I start to turn, then stop. “Savannah.”

She waits.

“I’m glad you remember the good parts,” I say.

“I try to,” she says. “Some days they’re loud enough.”

“Stay loud,” I say, and she nods like she’ll put that on a list and keep it.

I walk away, but every step pulls at something strung between us. Torres hands me the offending coupling like it personally betrayed him. I reseat the gasket, lock the cam, and toss it back. He mutters thanks, eyes flicking over my shoulder toward the stairs where Savannah lingers another heartbeat before she goes inside.

“Man,” he says, not unkind. “You are cooked.”

“Shut up and get the cones,” I say.

Training takes up our next hour as we hook and unhook, flake and charge, run evolutions until my shoulders complain. We coil hose. Stow. Wipe. Cole dismisses us and barks at Torres about something he broke in ’19. The guys scatter.

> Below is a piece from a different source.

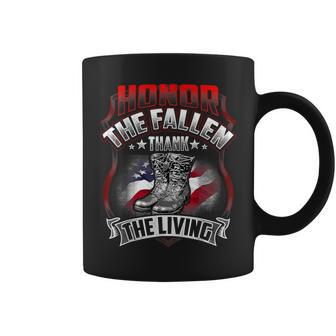 Memorial Day Honor The Fallen Thank The Living Veteran Coffee Mug - Monsterry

I walk toward the door like I’m not counting the steps.

She meets me halfway, which is the cruelest, kindest thing.

“Your form’s better,” she says, dry.

“Yours always was.” I gesture at the clipboard. “Productive paperwork?”

“Absolutely none.”

“Thought so.”

She looks past me to the yard. “When I was nine, your mom braided garland with me and pretended it was important so I wouldn’t hear the adults whispering.”

“Yeah.”

“When I was sixteen,” she says, voice thinning a little, “you stole the keys and took me to the overlook so I could cry where no one had to see.”

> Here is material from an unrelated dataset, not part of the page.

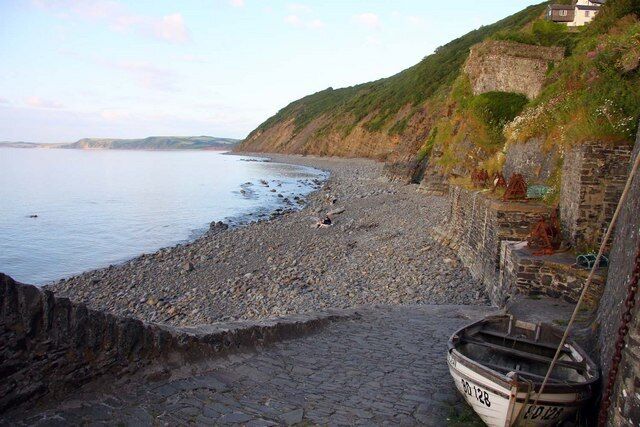 Slipway to the beach at Buck's Mills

I remember the weight of those keys in my palm. I remember the way she pressed her forehead to the cold window and said nothing for twenty minutes and then said everything in five. “We don’t talk about my record,” I say.

She huffs. “Statute of limitations.”

I lean one shoulder to the jamb opposite her, the space between us a magnetic field. “When we were eight, you smacked Brandon with a snow shovel because he called me poor.”

“He deserved worse.”

“I deserved the shovel.”

“You deserved pie.”

I swallow. Something opens behind my breastbone and I don’t have a name for it that doesn’t sound like begging.

“We were good,” she says, almost to herself.

“We were,” I say, and it lands like a promise.

Her eyes lift to mine, and for a heartbeat the sun, the snow, the entire town—everything—drops away. There’s just this. The fault line. The heat rising. The rock about to shift.